Oh, hey, remember when Johnny straight-up rode over a cliff on his horse? Well, surprise, that was just some fancy illusion work from Mark’s old buddy, and he’s not dead at all! Unfortunately, back two months ago (side note: Mark and this motley crew have been out on the Dakota prairie for two months??? Jesus) when Mark and Johnny plotted to use Johnny’s trick riding skills to defeat their enemies, they were still under the impression that the she-kidnapper was a hostage (despite Mark’s big talk about knowing all along she was on the side of evil), so probably Johnny is about to chivalrously ride to her rescue, with disastrous results.

Funky Winkerbean, 8/16/17

You know, some people view me with pity just because I somehow retain huge swaths of plot and character detail for Mary Worth or Gil Thorp in my head, but in my defense those plots and characters are, for the most part, fun.
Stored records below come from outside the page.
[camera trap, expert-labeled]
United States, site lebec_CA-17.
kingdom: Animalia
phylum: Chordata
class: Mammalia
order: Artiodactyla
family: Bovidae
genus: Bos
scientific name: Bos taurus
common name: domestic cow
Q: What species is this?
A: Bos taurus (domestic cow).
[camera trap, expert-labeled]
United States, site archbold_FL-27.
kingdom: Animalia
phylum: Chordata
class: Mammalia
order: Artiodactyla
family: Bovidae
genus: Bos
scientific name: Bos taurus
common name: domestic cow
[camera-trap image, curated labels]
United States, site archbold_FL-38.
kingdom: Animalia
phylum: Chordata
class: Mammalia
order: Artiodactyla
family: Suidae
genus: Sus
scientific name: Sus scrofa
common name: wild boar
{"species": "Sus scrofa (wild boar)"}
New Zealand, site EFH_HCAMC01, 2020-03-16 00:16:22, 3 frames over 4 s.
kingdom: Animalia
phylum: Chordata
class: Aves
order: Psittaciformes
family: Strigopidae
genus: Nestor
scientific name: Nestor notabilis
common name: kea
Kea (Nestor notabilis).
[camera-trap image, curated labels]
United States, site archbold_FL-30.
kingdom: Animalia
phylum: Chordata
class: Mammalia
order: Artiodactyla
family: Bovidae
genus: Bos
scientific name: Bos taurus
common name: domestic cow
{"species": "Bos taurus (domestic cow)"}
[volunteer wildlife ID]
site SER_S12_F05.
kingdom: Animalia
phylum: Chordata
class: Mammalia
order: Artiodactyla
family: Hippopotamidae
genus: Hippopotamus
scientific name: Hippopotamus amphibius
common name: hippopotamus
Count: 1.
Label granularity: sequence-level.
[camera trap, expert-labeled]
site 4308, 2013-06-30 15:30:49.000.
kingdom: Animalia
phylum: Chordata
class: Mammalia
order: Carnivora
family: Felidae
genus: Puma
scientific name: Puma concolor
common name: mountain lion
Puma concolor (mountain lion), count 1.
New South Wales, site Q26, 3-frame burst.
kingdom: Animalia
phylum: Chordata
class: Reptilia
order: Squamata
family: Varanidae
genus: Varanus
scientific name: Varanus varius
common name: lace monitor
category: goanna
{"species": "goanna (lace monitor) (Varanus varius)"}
Take Funky Winkerbean in contrast: despite the fact that I’ve read it and been annoyed by it every day for more than a decade, I routinely forgot a lot of its byzantine world-building, because honestly why bother. So, like, for instance, up until today I would’ve sworn that Darrin’s pal/coworker Mopey Pete was another one of the strip’s seemingly endless supply of clinically depressed Northeast Ohio natives, but nope, I guess he’s a “New York and L.A. guy,” a proud bicoastal elitist who nevertheless dresses like that. Anyway, I’m sure he’ll find something that interests him in Centerville! Probably a lady, for sex.

Rex Morgan, M.D., 8/16/17

Sorry, gag-a-day strip writers: no so-called “punchline” you could come up with would be funnier than panel three of today’s Rex Morgan, M.D., in which we see the gears of June’s mind spinning wildly in her attempt to avoid the responsibility of raising her dying childhood friend’s toddler.